Document excerpt —
Message-ID: <554548@isis.Reed.EDU>
Date: 30 Nov 95 12:10:33 PST
From: Chris.Lowe@directory.Reed.EDU (Chris Lowe)
Subject: Land & class in Mozambique

Mozambican minister defends S. African investment

By Iain Christie. Reuter. 30 November, 1995.

MAPUTO, Nov 28 (Reuter) - Mozambican Agriculture Minister Carlos Agostinho de Rosario on Tuesday vigorously defended a planned agreement which will see hundreds of South African farmers invest in Mozambique.

Opposition deputies in the country's parliament complained that the proposed agreement would see South African farmers setting up "colonies'' in Mozambique.

But Rosario insisted that the South African investment was was not foreign settlement or occupation but legal investment under existing Mozambican legislation.

"The government has not alienated any portion of Mozambican territory,'' he said.

Thousands of white South African farmers have shown interest in farming across the borders and helping sub-Saharan countries to develop their own resources.

President Nelson Mandela has said he does not oppose South African assistance for neighbouring states as long as it was demand-driven and worked out between governments.

Countries earmarked by the South Africans include Mozambique, Angola, Congo, Gabon and Zambia.

Data segment —
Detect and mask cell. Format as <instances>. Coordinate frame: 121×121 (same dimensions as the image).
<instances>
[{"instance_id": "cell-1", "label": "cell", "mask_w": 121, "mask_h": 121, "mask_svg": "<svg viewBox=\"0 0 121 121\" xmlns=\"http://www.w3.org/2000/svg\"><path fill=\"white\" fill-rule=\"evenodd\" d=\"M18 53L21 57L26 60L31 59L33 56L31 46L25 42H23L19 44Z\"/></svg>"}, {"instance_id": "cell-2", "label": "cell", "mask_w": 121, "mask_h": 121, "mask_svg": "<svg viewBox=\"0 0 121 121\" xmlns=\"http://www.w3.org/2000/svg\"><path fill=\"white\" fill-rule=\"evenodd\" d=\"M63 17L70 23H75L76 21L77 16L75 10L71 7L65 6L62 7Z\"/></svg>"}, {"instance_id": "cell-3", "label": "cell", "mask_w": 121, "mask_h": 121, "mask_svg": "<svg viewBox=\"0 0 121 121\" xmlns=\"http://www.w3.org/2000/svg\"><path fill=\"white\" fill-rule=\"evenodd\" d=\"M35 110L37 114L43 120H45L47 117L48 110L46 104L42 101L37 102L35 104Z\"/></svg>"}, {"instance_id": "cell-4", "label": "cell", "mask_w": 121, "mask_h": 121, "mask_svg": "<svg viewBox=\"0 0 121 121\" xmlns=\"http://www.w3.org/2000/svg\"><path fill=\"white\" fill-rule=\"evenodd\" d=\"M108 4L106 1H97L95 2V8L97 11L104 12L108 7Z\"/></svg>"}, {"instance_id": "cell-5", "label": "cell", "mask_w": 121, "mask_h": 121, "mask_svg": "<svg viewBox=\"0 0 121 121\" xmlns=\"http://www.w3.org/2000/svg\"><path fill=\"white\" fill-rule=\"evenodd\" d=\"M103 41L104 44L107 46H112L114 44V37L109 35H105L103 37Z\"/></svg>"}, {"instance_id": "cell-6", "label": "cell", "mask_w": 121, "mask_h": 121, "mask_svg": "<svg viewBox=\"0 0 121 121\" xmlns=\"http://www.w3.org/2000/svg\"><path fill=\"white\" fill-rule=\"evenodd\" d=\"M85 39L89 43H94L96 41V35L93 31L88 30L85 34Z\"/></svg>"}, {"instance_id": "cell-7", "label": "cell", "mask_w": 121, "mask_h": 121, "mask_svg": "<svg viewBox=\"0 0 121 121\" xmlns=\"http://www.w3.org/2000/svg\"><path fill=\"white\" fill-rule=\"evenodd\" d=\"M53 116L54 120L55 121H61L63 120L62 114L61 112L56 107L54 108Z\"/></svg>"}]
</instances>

Questions on the material —
- a) In the Mozambique news item, what did opposition deputies say South African farmers would set up under the proposed agreement?
- b) Copy out everything in the Mozambique news item from "By Iain Christie." down to "invest in Mozambique.".
- c) Carry the Mozambique news item on past its final sentence.
The listing has no connection to the Mozambique news item.

Outputs in order —
- a) "Colonies" in Mozambique.

- b)
By Iain Christie. Reuter. 30 November, 1995.

MAPUTO, Nov 28 (Reuter) - Mozambican Agriculture Minister Carlos Agostinho de Rosario on Tuesday vigorously defended a planned agreement which will see hundreds of South African farmers invest in Mozambique.

- c)
Rosaria said land would not be allocated to individual South African farmers but to a joint South African and Mozambican company, Mosagrius.

The company would be responsible for setting up the infrastructure and basic services necessary for the investment programme and would take measures to ensure that all the projects were environmentally sustainable.

The draft agreement with the South African Chamber for Agriculture in Africa has not yet been signed, Rosario said.

Mozambicans would also benefit through a clause which stipulates that at least a third of undertakings under the programme must involve Mozambican businessmen, he added.

Out of Mozambique's 36 million hectares of arable land, only five million hectares would be used under the investment programme, he said.

The project will involves areas located mainly north of the Zambezi River.